In deze zaak heeft de Rechtbank Amsterdam op 26 november 2019 uitspraak gedaan over een naheffingsaanslag parkeerbelasting die aan eiser was opgelegd door de heffingsambtenaar van de gemeente Amsterdam. De naheffingsaanslag van € 51,40 was opgelegd omdat de auto van eiser op 19 november 2018 ter hoogte van een adres in Amsterdam stond zonder dat er parkeerbelasting was betaald. Eiser had bezwaar gemaakt tegen deze aanslag, maar de heffingsambtenaar verklaarde het bezwaar ongegrond in de uitspraak op bezwaar van 20 december 2018. Eiser stelde dat hij met spoed iets moest afleveren bij zijn schoonvader en dat hij geen parkeermeter of bord had gezien, waardoor hij dacht dat hij op een gratis parkeerplek stond.
De rechtbank oordeelde dat de heffingsambtenaar voldoende had aangetoond dat er sprake was van betaald parkeren op de locatie waar eiser zijn auto had geparkeerd. De rechtbank wees erop dat de gemeente een informatieplicht heeft, maar dat ook van de parkeerder verwacht wordt dat hij zelf onderzoek doet naar de parkeersituatie. Eiser had ter zitting bevestigd dat hij parkeerautomaten had waargenomen in de buurt van zijn parkeerplek, wat zijn argument dat hij dacht dat er gratis parkeren was niet kon onderbouwen.

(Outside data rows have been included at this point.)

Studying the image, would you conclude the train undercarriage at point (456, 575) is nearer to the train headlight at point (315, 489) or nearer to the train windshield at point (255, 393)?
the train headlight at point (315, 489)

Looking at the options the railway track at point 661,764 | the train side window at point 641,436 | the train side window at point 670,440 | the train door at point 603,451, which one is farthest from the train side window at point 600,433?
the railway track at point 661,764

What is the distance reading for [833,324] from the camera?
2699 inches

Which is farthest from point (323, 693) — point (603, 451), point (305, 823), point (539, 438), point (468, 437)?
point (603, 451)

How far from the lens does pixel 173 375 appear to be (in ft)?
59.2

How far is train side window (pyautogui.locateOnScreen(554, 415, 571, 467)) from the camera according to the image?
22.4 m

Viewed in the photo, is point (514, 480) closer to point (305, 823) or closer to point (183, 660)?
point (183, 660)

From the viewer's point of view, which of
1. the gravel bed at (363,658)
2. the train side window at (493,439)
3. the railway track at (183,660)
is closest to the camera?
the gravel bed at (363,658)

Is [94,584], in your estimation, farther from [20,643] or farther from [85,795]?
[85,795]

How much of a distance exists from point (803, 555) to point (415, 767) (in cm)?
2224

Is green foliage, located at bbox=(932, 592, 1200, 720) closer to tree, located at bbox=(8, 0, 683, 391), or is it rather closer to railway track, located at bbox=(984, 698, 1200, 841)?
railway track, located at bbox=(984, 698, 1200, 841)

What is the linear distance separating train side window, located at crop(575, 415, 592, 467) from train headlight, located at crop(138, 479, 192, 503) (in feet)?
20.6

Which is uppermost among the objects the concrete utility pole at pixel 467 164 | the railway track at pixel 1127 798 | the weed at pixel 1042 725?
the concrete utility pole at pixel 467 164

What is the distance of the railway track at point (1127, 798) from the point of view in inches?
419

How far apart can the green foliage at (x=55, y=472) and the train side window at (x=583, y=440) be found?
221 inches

De rechtbank concludeerde dat de heffingsambtenaar adequaat had gereageerd op de bezwaren van eiser en dat er geen motiveringsgebrek was. De rechtbank verklaarde het beroep van eiser ongegrond en gaf aan dat hij de mogelijkheid had om hoger beroep in te stellen bij het gerechtshof Amsterdam. De uitspraak werd gedaan door mr. S.E. Reichert, in aanwezigheid van mr. L.C. Trommel, griffier.